The current process (see Fig. 1) begins with the collection of plasma in approved collection centres from suitable healthy donors. The donations are screened for HBsAg and antibodies against HIV‐1/‐2 and HCV. The sensitivity of these screening assays has markedly increased over the last 20 years, to a point where, for example, detection rates of HBV assays have been reduced to at least 0.15 ng HBsAg per mL [9]. Because of the delay in antibody production after viral infection, it is possible for a serology assay to generate negative results despite the presence of a high load of infectious virus. The virus load of donations is reduced to a low level by NAT/PCR testing. Furthermore, a positive result from screening plasma donations will result in the removal of any previous donations that are being held in the 60‐day inventory hold. This further reduces the potential virus load in a plasma pool for fractionation. These NAT/PCR‐based approaches are highly sensitive with a low analytical detection limit of less than 10 IU mL−1 for the different virus genomes when using the mini pool assay.

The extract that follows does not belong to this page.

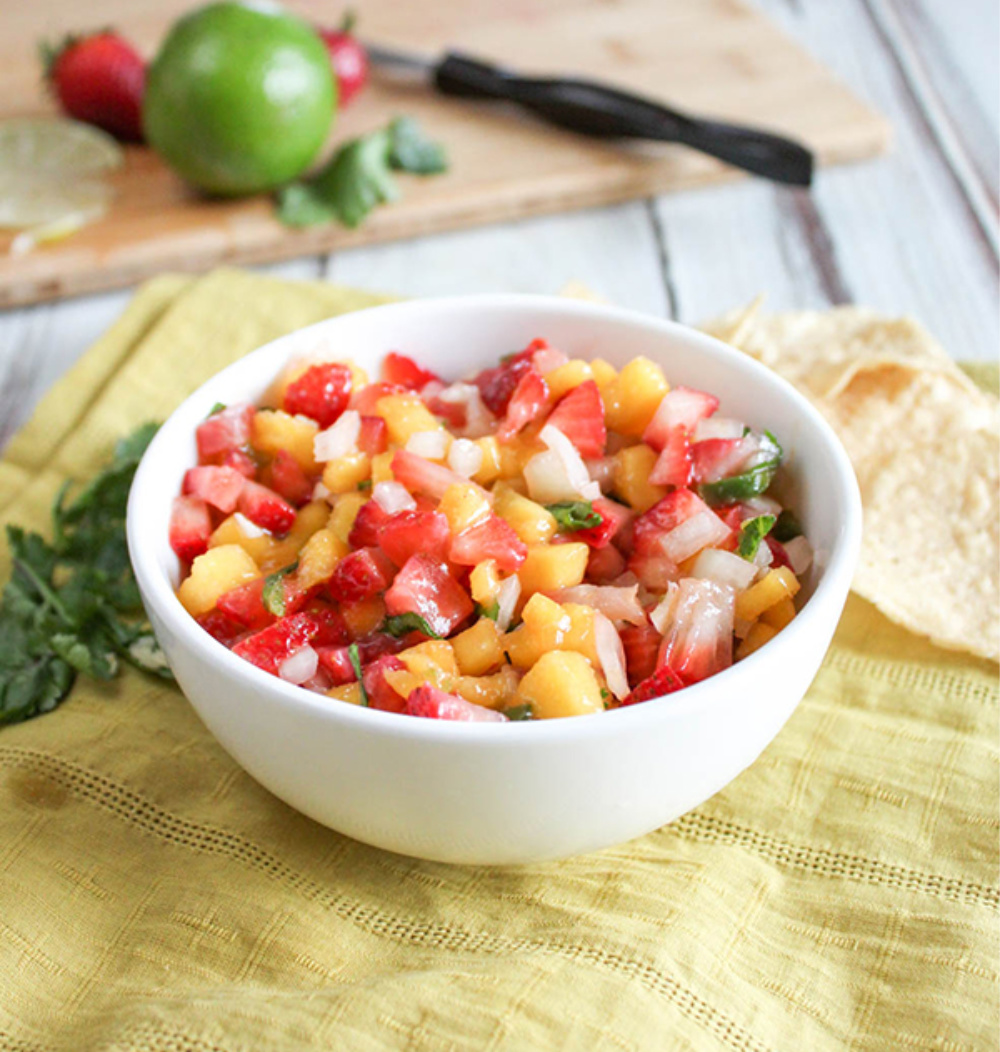 a bowl full of mango and strawberry salsa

Donations that are non‐reactive in serological and NAT/PCR testing are pooled and enter the manufacturing process. During this process, the desired proteins are purified and concentrated; these manufacturing steps also contribute towards the removal of viruses, and their effectiveness has been scrutinized in virus validation studies. Product intermediate is pasteurized to inactivate viruses that may potentially be present; the effectiveness of the pasteurization process in inactivating a wide range of enveloped and non‐enveloped viruses has been thoroughly documented. Experimental evidence suggests that all of these procedures are effective in removing or inactivating a wide range of viruses with diverse physico‐chemical characteristics, including enveloped and non‐enveloped viruses. Although non‐enveloped viruses are considered to be more resistant to heat, the pasteurization process alone accounts for a virus inactivation factor of about 4 log10 for both HAV and B19V.

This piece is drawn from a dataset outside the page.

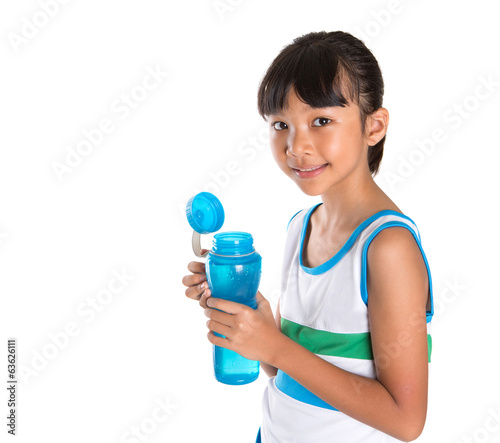 Young girl in sports attire with a bottle of water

The concept of a virus safe Haemate P/Humate‐P is based on careful selection of donor centres, screening of each donation for transfusion‐relevant viruses and subsequently, the release of the plasma pool for fractionation based on non‐reactivity results for HAV, HBV, HCV, HIV‐1 and high titres of B19V from sensitive NAT/PCR assays and the virus reduction capacity of the manufacturing process of Haemate P/Humate‐P. The virus reduction capacity of the Haemate P/Humate‐P manufacturing process includes, especially, the dedicated virus inactivation step of pasteurization and further manufacturing steps that reliably contribute to the overall virus reduction. This approach is in agreement with the European guideline [26] where a so‐called ‘second step’ is required to close the gap of the ‘first step’ for certain types of virus (for example, an additional manufacturing step is required to reduce non‐enveloped viruses from products that are treated only with solvent/detergent).

New emerging viruses that may pose a risk to the safety of plasma‐derived products are also subjected to pasteurization evaluation studies. These studies use either the (potential) emerging virus itself or relevant model viruses to confirm that pasteurization will be effective in inactivating the potential threat. TSEs which are heat‐resistant and cannot be detected by NAT/PCR because they lack nucleic acid are removed by the manufacturing process of Haemate P/Humate‐P. Current prion evaluation studies have successfully shown that the prion reduction factor achieved during the manufacturing process clearly surpasses the potential prion load in the plasma pool.

In conclusion, virus detection measures and thorough validation of process parameters for virus reduction capacity have improved the safety margin of plasma‐derived products. Continual improvement of pathogen detection techniques in donations and quality assurance systems for pathogen removal/inactivation procedures, together with surveillance for any new transmissible hazards, should ensure that this high standard of safety continues to be maintained in the future.

Conflict of interest

The author is an employee of CSL Behring.